(PROBLEM TO WORK ON)
Please copy out the data below again, from the line with "Which item from" up to and including the line with "22 centimetres", and reproduce nothing else.

(DATA SHOWN)
▶

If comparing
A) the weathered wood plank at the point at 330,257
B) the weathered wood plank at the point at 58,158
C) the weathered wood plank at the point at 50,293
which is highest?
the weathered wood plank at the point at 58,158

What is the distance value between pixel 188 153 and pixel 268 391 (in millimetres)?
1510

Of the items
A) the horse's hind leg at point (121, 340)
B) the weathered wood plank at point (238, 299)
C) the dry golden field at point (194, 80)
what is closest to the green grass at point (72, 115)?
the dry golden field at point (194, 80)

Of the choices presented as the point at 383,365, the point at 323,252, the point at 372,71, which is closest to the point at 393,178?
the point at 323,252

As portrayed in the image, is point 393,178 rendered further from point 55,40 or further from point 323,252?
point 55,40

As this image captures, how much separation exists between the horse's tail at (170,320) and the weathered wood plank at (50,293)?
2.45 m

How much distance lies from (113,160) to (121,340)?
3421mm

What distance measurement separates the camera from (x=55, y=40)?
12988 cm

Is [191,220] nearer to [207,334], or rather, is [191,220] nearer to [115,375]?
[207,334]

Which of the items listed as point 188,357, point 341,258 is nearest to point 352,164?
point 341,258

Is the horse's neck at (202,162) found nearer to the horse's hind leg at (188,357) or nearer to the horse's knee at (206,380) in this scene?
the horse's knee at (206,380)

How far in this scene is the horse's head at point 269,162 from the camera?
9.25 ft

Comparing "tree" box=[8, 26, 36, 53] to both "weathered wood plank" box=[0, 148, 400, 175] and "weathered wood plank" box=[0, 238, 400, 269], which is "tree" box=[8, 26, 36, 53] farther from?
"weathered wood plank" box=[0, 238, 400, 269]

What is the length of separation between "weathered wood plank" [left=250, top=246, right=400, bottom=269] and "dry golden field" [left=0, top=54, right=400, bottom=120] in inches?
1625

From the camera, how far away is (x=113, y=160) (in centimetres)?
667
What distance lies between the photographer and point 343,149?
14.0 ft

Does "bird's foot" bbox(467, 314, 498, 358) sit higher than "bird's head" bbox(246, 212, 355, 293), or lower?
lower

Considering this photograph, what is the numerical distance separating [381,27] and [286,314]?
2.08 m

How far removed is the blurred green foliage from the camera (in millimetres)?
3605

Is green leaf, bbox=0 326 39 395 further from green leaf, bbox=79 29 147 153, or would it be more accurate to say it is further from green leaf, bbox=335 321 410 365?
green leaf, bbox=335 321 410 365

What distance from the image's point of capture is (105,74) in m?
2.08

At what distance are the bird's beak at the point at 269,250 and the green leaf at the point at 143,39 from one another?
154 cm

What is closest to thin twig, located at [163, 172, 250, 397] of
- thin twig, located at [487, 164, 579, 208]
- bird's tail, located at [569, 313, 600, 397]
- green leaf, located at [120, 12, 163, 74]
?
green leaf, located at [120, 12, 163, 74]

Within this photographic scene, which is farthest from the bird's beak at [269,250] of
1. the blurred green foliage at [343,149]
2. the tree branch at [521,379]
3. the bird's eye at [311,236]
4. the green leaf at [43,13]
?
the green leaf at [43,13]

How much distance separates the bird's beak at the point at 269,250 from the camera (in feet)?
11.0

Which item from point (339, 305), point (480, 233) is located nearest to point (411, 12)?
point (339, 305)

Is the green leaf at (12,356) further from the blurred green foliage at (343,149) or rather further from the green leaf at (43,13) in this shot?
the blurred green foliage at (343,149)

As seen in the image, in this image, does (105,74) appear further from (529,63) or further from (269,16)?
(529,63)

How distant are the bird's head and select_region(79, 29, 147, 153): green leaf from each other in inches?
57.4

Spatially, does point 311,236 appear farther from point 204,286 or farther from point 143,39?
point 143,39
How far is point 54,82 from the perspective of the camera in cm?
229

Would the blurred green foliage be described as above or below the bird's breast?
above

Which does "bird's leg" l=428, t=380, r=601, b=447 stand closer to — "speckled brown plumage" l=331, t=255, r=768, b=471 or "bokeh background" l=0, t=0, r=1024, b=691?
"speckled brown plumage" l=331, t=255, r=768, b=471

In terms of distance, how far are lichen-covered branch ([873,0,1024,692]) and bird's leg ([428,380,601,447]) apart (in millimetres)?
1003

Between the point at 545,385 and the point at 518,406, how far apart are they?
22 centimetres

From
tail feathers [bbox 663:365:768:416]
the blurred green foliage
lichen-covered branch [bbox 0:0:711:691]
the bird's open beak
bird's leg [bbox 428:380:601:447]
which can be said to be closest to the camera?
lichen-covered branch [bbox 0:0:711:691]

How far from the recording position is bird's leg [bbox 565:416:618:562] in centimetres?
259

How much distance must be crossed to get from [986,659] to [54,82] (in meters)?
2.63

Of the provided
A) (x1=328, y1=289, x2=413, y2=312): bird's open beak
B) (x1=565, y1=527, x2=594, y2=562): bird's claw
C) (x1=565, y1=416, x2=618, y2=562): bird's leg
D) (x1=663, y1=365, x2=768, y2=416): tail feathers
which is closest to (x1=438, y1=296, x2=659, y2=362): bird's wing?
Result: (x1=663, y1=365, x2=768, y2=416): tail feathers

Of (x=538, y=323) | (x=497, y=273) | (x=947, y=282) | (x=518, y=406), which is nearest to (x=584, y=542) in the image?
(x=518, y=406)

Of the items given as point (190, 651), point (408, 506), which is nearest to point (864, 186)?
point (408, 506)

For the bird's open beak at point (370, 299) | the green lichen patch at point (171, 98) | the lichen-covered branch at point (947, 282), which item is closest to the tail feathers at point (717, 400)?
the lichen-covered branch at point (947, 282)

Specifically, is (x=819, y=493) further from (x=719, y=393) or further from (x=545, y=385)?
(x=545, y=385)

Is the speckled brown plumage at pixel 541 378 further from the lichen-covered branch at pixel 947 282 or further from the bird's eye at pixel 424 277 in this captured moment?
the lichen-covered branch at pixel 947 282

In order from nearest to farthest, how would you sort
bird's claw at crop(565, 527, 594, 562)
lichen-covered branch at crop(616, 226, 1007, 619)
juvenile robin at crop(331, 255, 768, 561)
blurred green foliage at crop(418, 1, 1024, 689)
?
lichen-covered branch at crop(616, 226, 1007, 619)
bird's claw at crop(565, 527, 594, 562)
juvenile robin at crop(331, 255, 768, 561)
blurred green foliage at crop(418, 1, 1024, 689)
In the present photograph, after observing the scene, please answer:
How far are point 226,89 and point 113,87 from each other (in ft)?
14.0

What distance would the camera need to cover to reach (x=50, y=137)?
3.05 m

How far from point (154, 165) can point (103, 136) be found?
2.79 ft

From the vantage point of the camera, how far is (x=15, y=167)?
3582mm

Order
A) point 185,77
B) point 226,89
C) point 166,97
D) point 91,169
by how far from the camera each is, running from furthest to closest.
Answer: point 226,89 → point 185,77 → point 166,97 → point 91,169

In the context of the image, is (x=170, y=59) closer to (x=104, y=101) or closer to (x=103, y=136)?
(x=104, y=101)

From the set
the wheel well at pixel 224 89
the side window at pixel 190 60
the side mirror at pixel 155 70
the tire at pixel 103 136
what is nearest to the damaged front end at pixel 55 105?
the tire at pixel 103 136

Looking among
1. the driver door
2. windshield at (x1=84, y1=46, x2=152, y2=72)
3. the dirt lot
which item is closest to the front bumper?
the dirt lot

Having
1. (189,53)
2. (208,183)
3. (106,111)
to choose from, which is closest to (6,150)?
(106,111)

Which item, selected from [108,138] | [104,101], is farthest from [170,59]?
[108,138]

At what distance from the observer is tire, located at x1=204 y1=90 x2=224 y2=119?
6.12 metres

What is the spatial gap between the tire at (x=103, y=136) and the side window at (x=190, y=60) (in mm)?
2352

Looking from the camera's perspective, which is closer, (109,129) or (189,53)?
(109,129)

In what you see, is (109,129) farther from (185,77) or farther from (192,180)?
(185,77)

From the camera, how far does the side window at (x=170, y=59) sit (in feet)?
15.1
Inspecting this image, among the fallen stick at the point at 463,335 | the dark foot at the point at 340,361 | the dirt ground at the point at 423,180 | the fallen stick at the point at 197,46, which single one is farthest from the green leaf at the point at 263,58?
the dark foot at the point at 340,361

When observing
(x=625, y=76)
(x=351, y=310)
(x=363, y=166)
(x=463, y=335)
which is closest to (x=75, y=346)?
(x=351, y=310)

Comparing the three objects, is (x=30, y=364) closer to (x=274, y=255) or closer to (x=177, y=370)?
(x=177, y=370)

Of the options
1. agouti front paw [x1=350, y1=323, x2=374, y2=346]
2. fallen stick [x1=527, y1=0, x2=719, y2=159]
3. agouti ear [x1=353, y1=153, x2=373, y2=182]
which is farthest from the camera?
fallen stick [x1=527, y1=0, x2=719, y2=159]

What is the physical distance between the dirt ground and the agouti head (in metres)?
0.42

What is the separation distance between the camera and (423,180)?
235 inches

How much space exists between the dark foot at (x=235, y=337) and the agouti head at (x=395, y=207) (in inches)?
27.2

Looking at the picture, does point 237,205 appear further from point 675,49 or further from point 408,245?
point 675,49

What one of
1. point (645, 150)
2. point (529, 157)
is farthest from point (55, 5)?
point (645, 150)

◀

(EXERCISE ANSWER)
Which item from point (339, 305), point (480, 233) is located nearest to point (411, 12)?
point (339, 305)

Is the green leaf at (12,356) further from the blurred green foliage at (343,149) or rather further from the green leaf at (43,13) in this shot?
the blurred green foliage at (343,149)

As seen in the image, in this image, does (105,74) appear further from (529,63) or further from (269,16)?
(529,63)

How distant are the bird's head and select_region(79, 29, 147, 153): green leaf from each other in inches?
57.4

Spatially, does point 311,236 appear farther from point 204,286 or farther from point 143,39?
point 143,39
How far is point 54,82 from the perspective of the camera in cm?
229

Would the blurred green foliage be described as above or below the bird's breast?
above

Which does "bird's leg" l=428, t=380, r=601, b=447 stand closer to — "speckled brown plumage" l=331, t=255, r=768, b=471 or "bokeh background" l=0, t=0, r=1024, b=691?
"speckled brown plumage" l=331, t=255, r=768, b=471

In terms of distance, how far are lichen-covered branch ([873,0,1024,692]) and bird's leg ([428,380,601,447]) apart (in millimetres)?
1003

Between the point at 545,385 and the point at 518,406, how far apart are they?
22 centimetres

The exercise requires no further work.